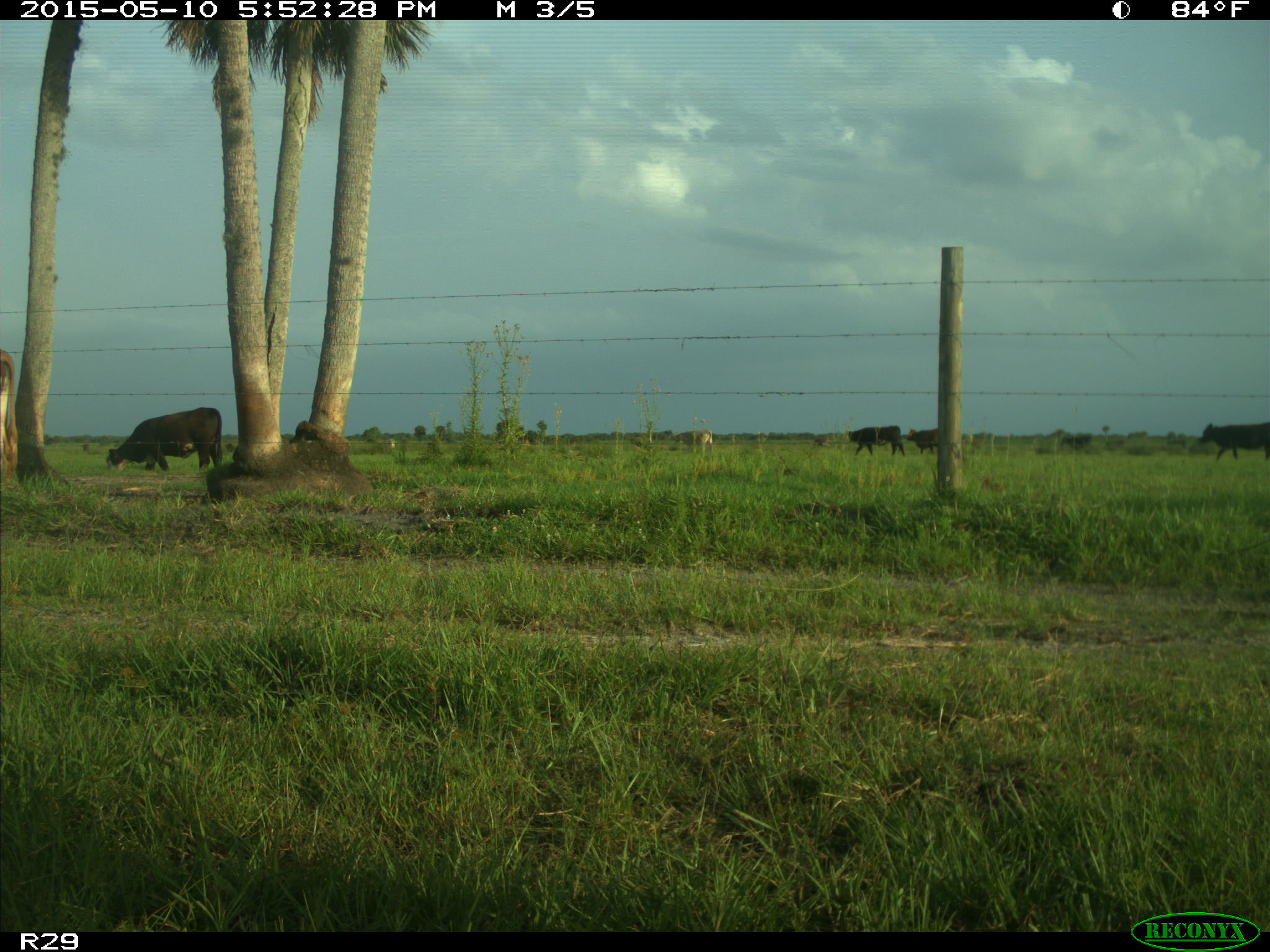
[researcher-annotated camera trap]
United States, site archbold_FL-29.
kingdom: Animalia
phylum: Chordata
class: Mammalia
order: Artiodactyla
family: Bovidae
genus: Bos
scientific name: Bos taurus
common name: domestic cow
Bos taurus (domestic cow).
==
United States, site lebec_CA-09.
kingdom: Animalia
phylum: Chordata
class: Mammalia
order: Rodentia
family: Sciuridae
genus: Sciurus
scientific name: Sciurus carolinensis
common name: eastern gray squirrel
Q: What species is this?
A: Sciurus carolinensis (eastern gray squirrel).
* * *
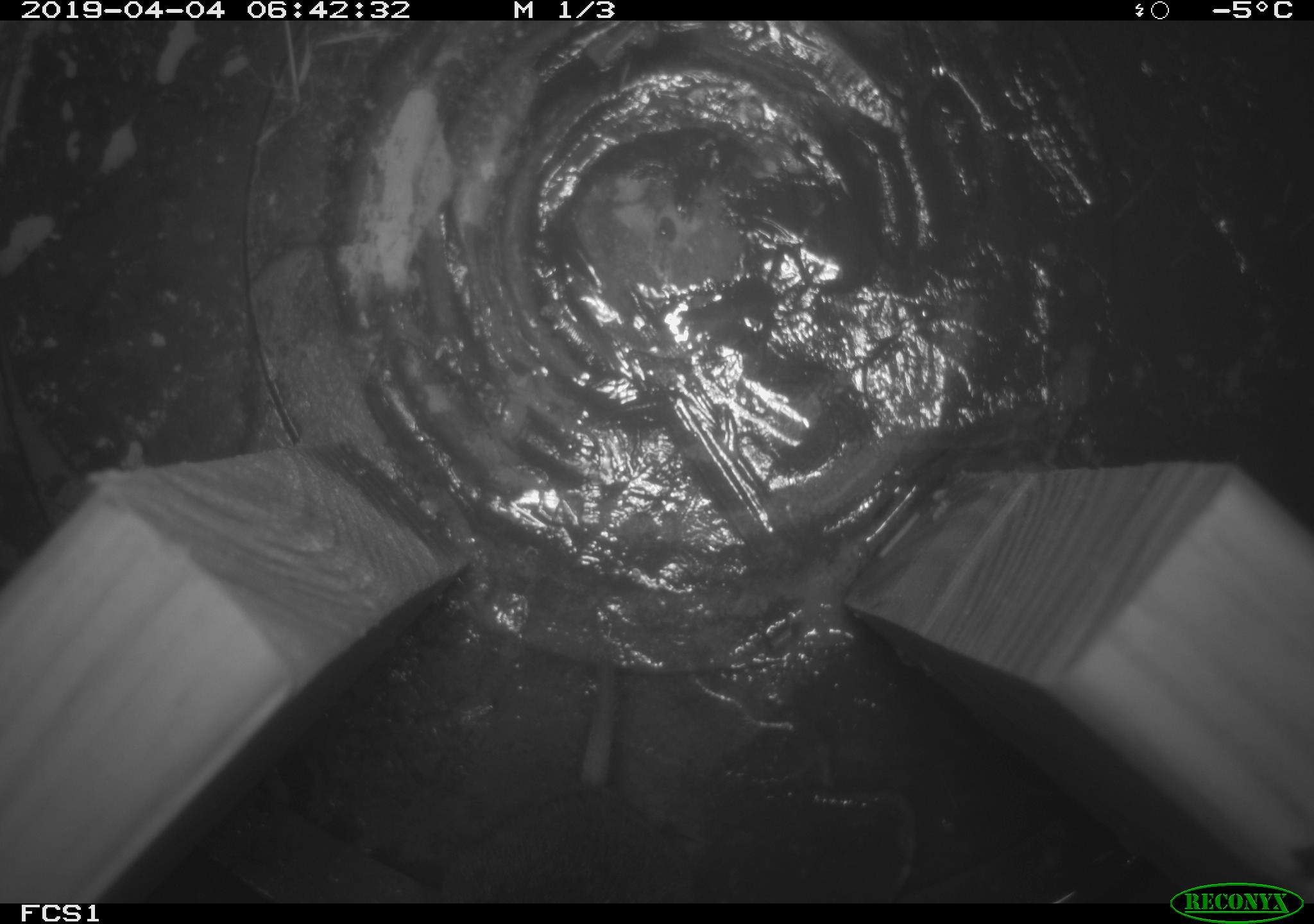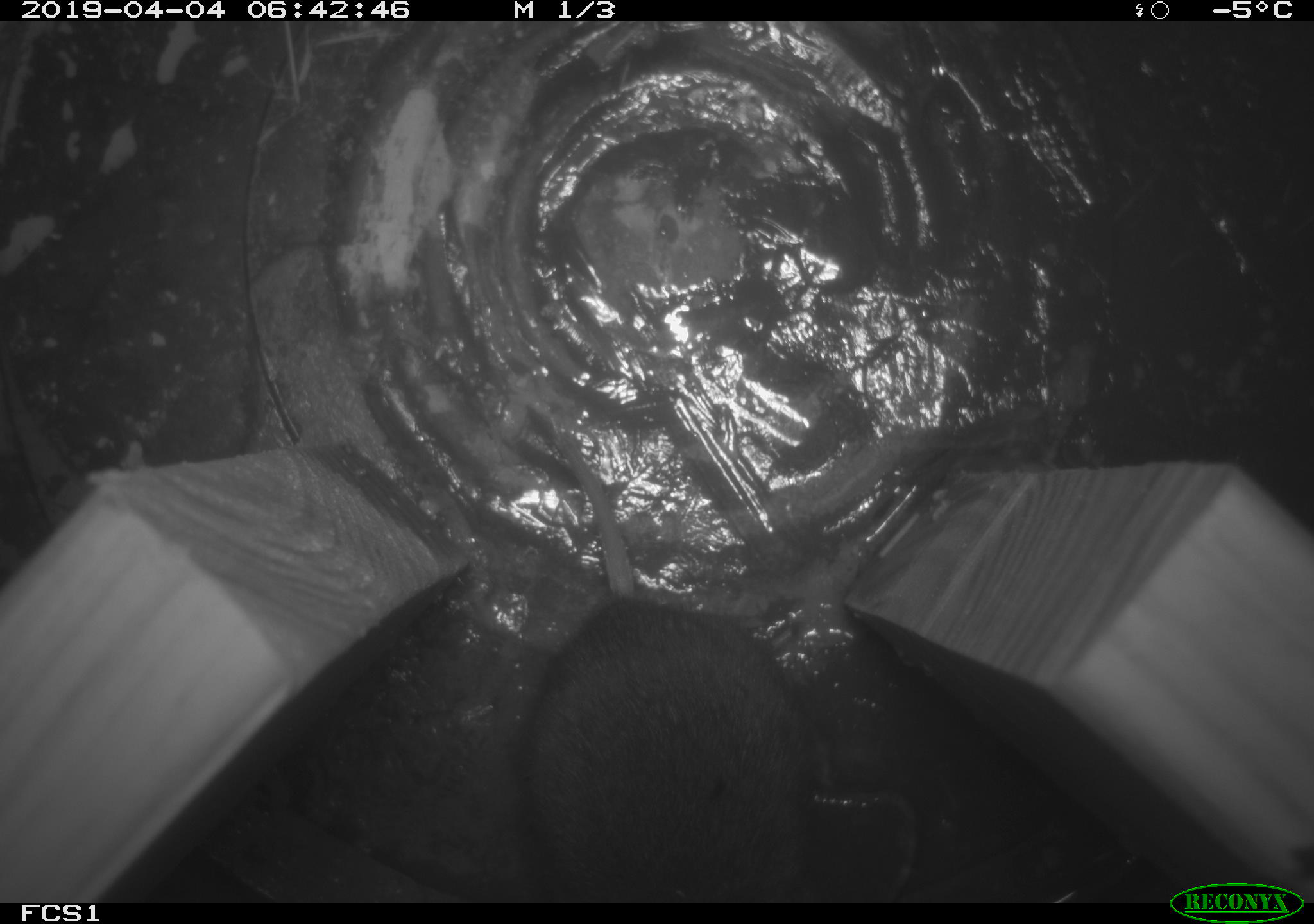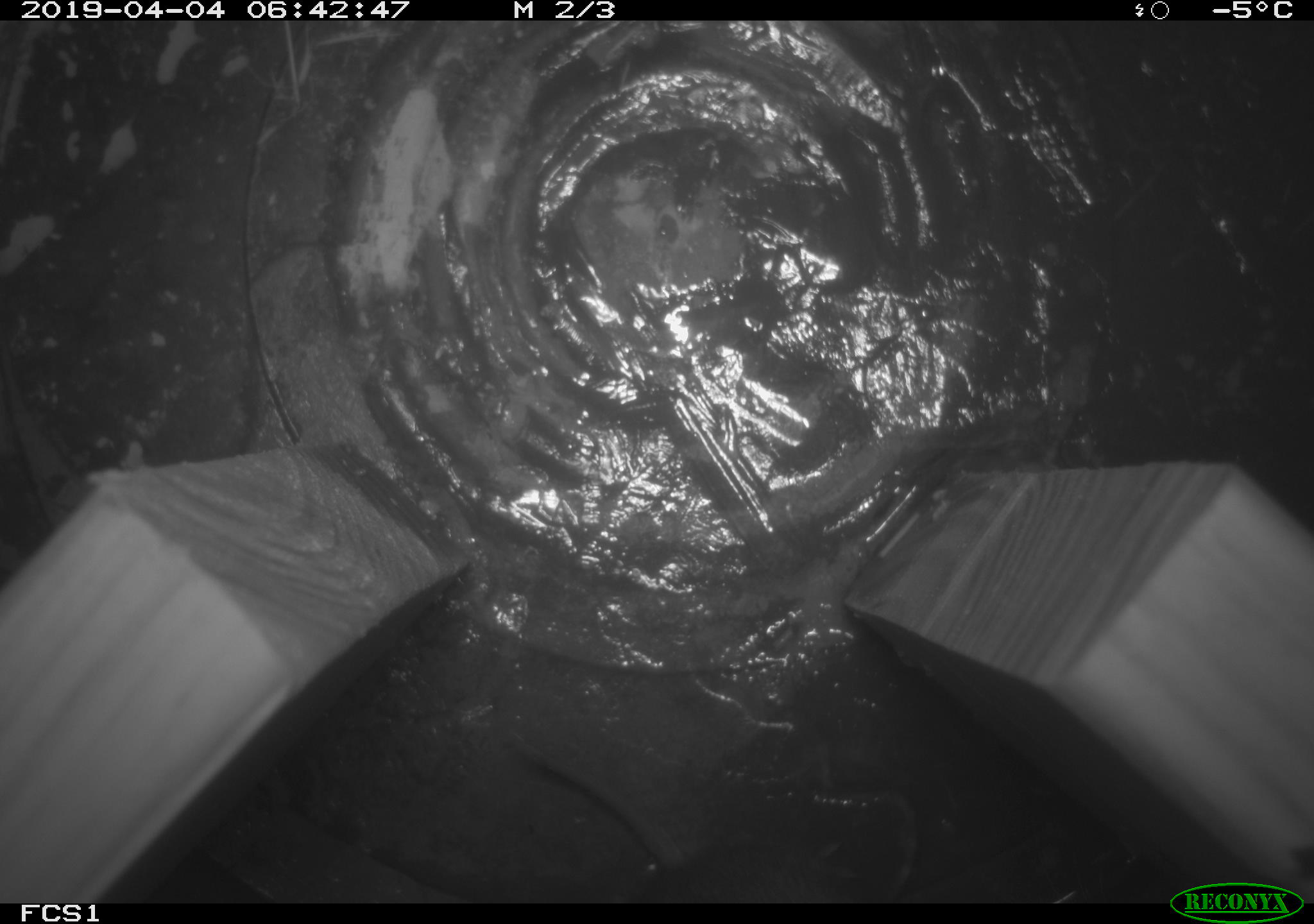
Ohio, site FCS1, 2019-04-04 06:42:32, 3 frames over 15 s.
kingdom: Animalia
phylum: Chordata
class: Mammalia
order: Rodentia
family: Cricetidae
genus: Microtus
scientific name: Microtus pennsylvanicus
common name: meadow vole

• **WHAT TO PRODUCE**
Copy the records above exactly, beginning at the line that contains "Ohio, site FCS1, 2019-04-04" and stopping after the line that contains "common name: meadow vole".

• **ANSWER SECTION**
Ohio, site FCS1, 2019-04-04 06:42:32, 3 frames over 15 s.
kingdom: Animalia
phylum: Chordata
class: Mammalia
order: Rodentia
family: Cricetidae
genus: Microtus
scientific name: Microtus pennsylvanicus
common name: meadow vole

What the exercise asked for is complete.